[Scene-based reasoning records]
==============================
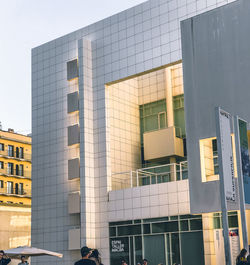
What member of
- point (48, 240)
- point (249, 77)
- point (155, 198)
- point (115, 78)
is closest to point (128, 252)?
point (155, 198)

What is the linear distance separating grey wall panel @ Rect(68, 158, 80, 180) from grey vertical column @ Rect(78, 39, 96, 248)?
443 millimetres

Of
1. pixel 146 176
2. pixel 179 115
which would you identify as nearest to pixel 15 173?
pixel 179 115

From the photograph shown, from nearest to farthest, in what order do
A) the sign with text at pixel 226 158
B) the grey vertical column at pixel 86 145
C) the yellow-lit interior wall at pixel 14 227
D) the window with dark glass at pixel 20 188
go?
the sign with text at pixel 226 158 < the grey vertical column at pixel 86 145 < the yellow-lit interior wall at pixel 14 227 < the window with dark glass at pixel 20 188

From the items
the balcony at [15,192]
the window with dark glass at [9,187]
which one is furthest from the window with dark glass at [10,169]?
the balcony at [15,192]

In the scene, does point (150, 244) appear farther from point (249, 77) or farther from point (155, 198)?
point (249, 77)

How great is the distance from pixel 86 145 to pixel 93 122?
1700 millimetres

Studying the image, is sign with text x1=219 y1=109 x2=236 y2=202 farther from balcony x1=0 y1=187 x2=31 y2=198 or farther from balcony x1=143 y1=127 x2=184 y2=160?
balcony x1=0 y1=187 x2=31 y2=198

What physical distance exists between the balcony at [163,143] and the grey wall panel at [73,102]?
16.8ft

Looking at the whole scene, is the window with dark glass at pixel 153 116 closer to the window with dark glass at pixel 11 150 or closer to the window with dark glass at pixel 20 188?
the window with dark glass at pixel 11 150

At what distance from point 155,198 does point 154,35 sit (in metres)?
9.80

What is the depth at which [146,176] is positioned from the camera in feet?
104

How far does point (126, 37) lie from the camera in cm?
3262

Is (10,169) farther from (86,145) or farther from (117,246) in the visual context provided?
(117,246)

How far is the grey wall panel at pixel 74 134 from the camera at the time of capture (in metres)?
33.1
==============================
# Set exercise:
Quote the records word for word, from the start through the line that contains "1700 millimetres", including both ends. Omit the pictures.

# Expected answer:
What member of
- point (48, 240)
- point (249, 77)
- point (155, 198)
- point (115, 78)
is closest to point (128, 252)?
point (155, 198)

What is the linear distance separating grey wall panel @ Rect(68, 158, 80, 180) from grey vertical column @ Rect(78, 39, 96, 248)?
443 millimetres

Of
1. pixel 146 176
2. pixel 179 115
which would you identify as nearest to pixel 15 173?
pixel 179 115

From the photograph shown, from nearest to farthest, in what order do
A) the sign with text at pixel 226 158
B) the grey vertical column at pixel 86 145
C) the yellow-lit interior wall at pixel 14 227
D) the window with dark glass at pixel 20 188
go?
the sign with text at pixel 226 158 < the grey vertical column at pixel 86 145 < the yellow-lit interior wall at pixel 14 227 < the window with dark glass at pixel 20 188

From the items
the balcony at [15,192]
the window with dark glass at [9,187]
which one is furthest from the window with dark glass at [10,169]?
the balcony at [15,192]

In the scene, does point (150, 244) appear farther from point (249, 77) or farther from point (155, 198)?
point (249, 77)

How great is the distance from pixel 86 145 to pixel 93 122?
1700 millimetres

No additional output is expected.